Stored data
........
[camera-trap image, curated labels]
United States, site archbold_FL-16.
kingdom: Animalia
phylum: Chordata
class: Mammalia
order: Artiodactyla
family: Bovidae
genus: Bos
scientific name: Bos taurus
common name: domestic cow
........
Exercise directions
Word for word, restate the lines running from the one containing "kingdom: Animalia" through the final line of the records above, and nothing besides.

Response to this exercise
kingdom: Animalia
phylum: Chordata
class: Mammalia
order: Artiodactyla
family: Bovidae
genus: Bos
scientific name: Bos taurus
common name: domestic cow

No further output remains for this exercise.